*Excerpt provided*:
-- -- --
As such, one could make the argument that without molasses,
the southern colonies might have never gotten
as hooked on slavery as they ended up getting.
And if America never has slavery in the south
on such a scale that people were willing
to kill their fellow countrymen to preserve it,
then the world looks like a very different place indeed.
I'm not eating any more molasses.
Yeah, fuck molasses.
Who ain't killed Lincoln?
Holy shit, molasses killed Abraham Lincoln.
It's all fucking coming together.
Thank God the grit economy never took off.
Could you imagine if grits became the number one?
God, the only thing slower than molasses.
Oh God!
A low country breakfast?
Are these 20 minute grits or 40 minute grits?
And again, thank you to the person in Atlanta who cosplayed as Abraham Lincoln at our show.
Oh my God.
Fantastic.
She was wonderful and she came to the Dad's Garage shows painted completely green.
-- -- --
[Spatial localization data]
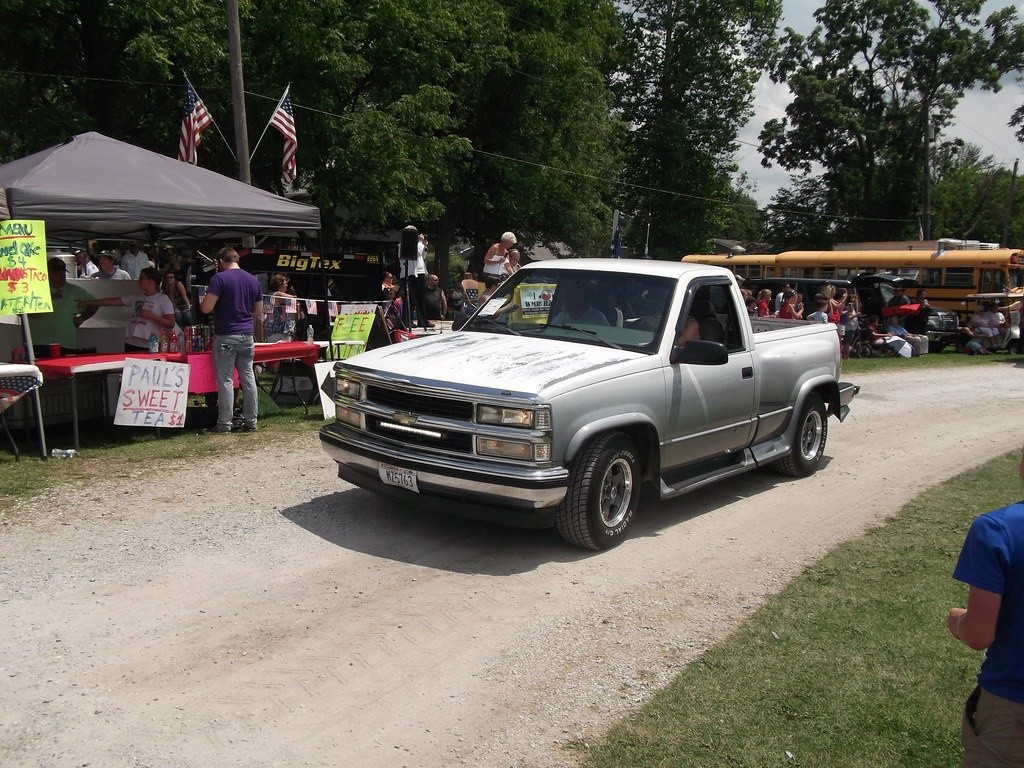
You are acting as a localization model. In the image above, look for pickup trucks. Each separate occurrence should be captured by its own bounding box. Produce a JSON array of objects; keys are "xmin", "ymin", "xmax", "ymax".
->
[{"xmin": 320, "ymin": 258, "xmax": 861, "ymax": 550}]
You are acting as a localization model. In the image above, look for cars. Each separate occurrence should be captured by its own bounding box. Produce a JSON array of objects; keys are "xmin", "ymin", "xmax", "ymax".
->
[{"xmin": 741, "ymin": 276, "xmax": 869, "ymax": 350}]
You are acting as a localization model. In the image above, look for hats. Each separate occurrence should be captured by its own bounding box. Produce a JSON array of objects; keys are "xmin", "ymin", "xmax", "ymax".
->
[
  {"xmin": 48, "ymin": 258, "xmax": 70, "ymax": 273},
  {"xmin": 96, "ymin": 250, "xmax": 119, "ymax": 266}
]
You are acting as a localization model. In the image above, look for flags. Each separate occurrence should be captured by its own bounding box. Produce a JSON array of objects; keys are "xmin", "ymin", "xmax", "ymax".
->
[
  {"xmin": 269, "ymin": 86, "xmax": 297, "ymax": 189},
  {"xmin": 177, "ymin": 83, "xmax": 214, "ymax": 166}
]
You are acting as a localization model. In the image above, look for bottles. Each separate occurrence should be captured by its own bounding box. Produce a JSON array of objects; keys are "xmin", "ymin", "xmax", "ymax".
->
[
  {"xmin": 306, "ymin": 325, "xmax": 314, "ymax": 345},
  {"xmin": 148, "ymin": 330, "xmax": 159, "ymax": 353},
  {"xmin": 160, "ymin": 330, "xmax": 185, "ymax": 353}
]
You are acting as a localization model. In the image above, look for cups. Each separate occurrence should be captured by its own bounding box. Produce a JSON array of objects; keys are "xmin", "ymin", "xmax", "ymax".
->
[{"xmin": 48, "ymin": 343, "xmax": 61, "ymax": 358}]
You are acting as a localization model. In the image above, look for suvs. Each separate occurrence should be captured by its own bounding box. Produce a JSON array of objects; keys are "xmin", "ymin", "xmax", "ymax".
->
[{"xmin": 849, "ymin": 272, "xmax": 962, "ymax": 353}]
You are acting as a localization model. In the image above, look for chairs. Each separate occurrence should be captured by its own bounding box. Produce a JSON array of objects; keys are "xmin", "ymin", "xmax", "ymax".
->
[
  {"xmin": 692, "ymin": 300, "xmax": 725, "ymax": 344},
  {"xmin": 595, "ymin": 289, "xmax": 622, "ymax": 327}
]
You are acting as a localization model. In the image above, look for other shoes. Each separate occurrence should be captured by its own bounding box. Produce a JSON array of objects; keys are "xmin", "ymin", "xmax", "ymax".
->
[
  {"xmin": 203, "ymin": 426, "xmax": 231, "ymax": 434},
  {"xmin": 237, "ymin": 425, "xmax": 258, "ymax": 431}
]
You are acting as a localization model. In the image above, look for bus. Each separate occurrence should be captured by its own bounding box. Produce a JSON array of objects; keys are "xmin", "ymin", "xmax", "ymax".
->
[{"xmin": 680, "ymin": 239, "xmax": 1024, "ymax": 354}]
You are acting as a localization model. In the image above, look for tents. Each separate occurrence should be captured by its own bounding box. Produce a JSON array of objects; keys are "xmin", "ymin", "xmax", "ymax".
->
[{"xmin": 0, "ymin": 132, "xmax": 323, "ymax": 465}]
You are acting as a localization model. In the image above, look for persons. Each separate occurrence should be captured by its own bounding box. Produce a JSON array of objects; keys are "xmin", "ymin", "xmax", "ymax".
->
[
  {"xmin": 549, "ymin": 280, "xmax": 610, "ymax": 327},
  {"xmin": 635, "ymin": 290, "xmax": 702, "ymax": 362},
  {"xmin": 945, "ymin": 440, "xmax": 1023, "ymax": 767},
  {"xmin": 19, "ymin": 256, "xmax": 100, "ymax": 358},
  {"xmin": 76, "ymin": 268, "xmax": 176, "ymax": 352},
  {"xmin": 735, "ymin": 274, "xmax": 1024, "ymax": 364},
  {"xmin": 27, "ymin": 225, "xmax": 524, "ymax": 433},
  {"xmin": 199, "ymin": 245, "xmax": 263, "ymax": 434}
]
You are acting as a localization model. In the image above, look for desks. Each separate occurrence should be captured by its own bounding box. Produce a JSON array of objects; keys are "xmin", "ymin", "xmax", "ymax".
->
-- -- --
*Description of the task*: Continue the transcript about molasses and Abraham Lincoln. Pick up right after its last line about the fan who came to the Dad's Garage shows painted green. The records are not needed.

*Response to the exercise*:
As an alien for Henry.
She did a great job.
Incredible.
Yeah, please come dressed up to our shows.
We love it.
Now, molasses had become an indispensable part
of the American colonial economy by the mid 18th century.
You still with me, Henry, after that sentence?
Oh, I love this.
I am here.
No, I read the script.
So England figured they'd use the sticky substance
to pay off their debt from the Seven Years War
by taxing molasses with the Sugar Act of 1764.
Yeah, this made a lot of guys angry.
Yes, this of course was one of the big taxation without representation bugaboos that set the
stage for the American Revolution, meaning molasses even played a part in the birth of
our country.
In fact, John Adams himself said,
I know not why we should blush to confess that molasses was an essential ingredient to American independence.
Yes, here here!
Oh, I have shit my pantaloons. I had too much second run molasses this morning.
Maybe we should rethink what we've done here.
By the time the industrial revolution rolled around in the late 19th century, industrial
alcohol made from molasses was not just a significant part of the New England economy,
but the American economy at large.
The center of America's molasses empire was Boston, because Boston had also been the center
of America's slave trade
back when most Americans were more or less cool with slavery.
And it made sense to operate the slavery
and run businesses out of the same town.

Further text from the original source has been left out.